Commander-GPT: Dividing and Routing for Multimodal Sarcasm Detection
Summary: arXiv:2506.19420v2 Announce Type: replace
Abstract
Multimodal sarcasm understanding is a high-order cognitive task. Although large language models (LLMs) have shown impressive performance on many downstream NLP tasks, growing evidence suggests that they struggle with sarcasm understanding. In this paper, we propose Commander-GPT, a modular decision routing framework inspired by military command theory.
Introduction
Understanding sarcasm is a complex challenge in natural language processing (NLP) due to its reliance on context, tone, and often contradictory cues. Traditional LLMs, while powerful, have limitations in accurately detecting sarcasm, leading to misinterpretations in various applications. Commander-GPT aims to address this gap by leveraging a specialized team of LLM agents designed to handle distinct aspects of sarcasm detection.
Framework Overview
Commander-GPT orchestrates a team of specialized LLM agents, each assigned to focused sub-tasks such as keyword extraction and sentiment analysis. This modular approach allows for more nuanced understanding compared to using a single LLM. The outputs from these agents are then routed back to a central commander, which integrates the information and performs the final sarcasm judgment.

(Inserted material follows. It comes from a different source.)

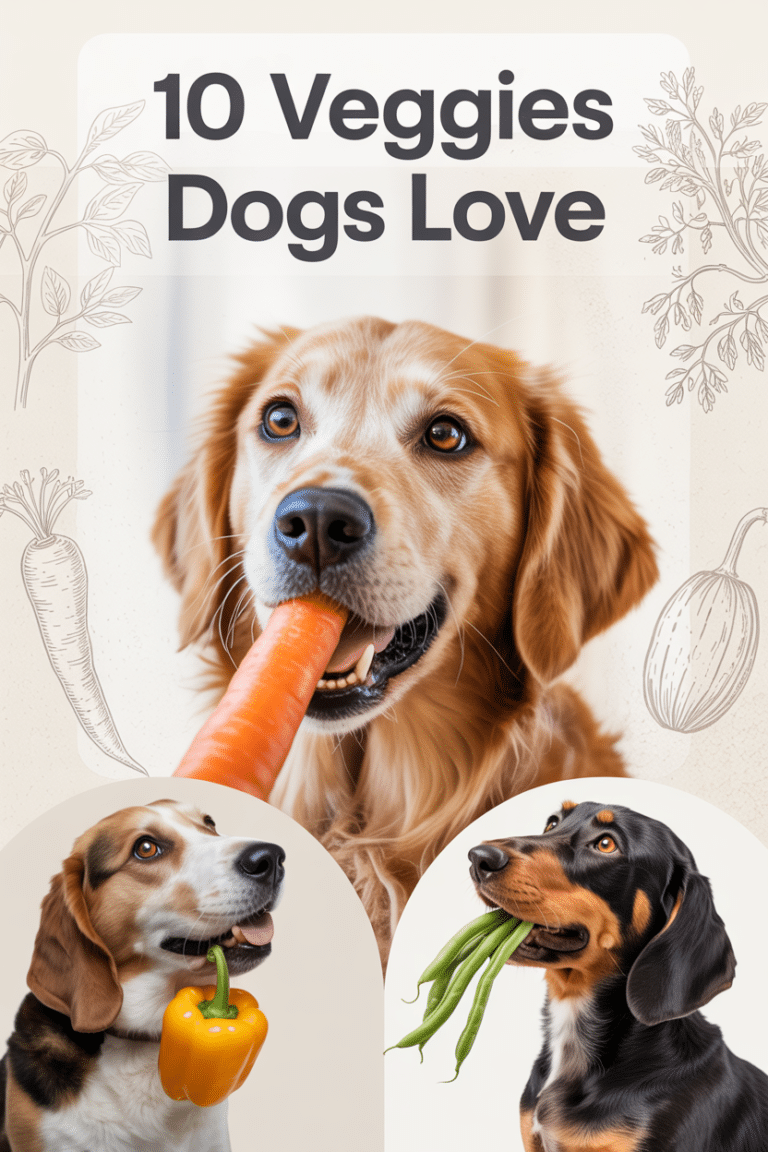 10 Veggies Dogs Love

Components of Commander-GPT
The framework consists of three types of centralized commanders:
- Lightweight Encoder-Based Commander: Utilizes models like multi-modal BERT for efficient processing.
- Moderately Capable Commanders: Four small autoregressive language models, such as DeepSeek-VL, serve as intermediate decision-makers.
- Large LLM-Based Commanders: Two advanced models, Gemini Pro and GPT-4o, perform task routing, output aggregation, and sarcasm decision-making in a zero-shot fashion.
Evaluation and Results
We evaluated Commander-GPT on the MMSD and MMSD 2.0 benchmarks, employing five different prompting strategies to assess its performance. The results demonstrated that our framework achieved significant improvements over state-of-the-art (SoTA) baselines, with an average enhancement of 4.4% and 11.7% in F1 scores.
Conclusion
Commander-GPT showcases a promising approach to tackling the nuanced challenge of sarcasm detection in multimodal contexts. By utilizing a modular framework that combines the strengths of specialized LLM agents, we have demonstrated notable improvements over existing methods. As sarcasm detection becomes increasingly relevant in applications ranging from social media analysis to customer service interactions, Commander-GPT paves the way for more effective and accurate understanding of complex human communication.
Future Work
Future research will focus on refining the routing mechanisms and exploring the incorporation of additional modalities, such as visual and auditory cues, to further enhance the sarcasm detection capabilities of Commander-GPT.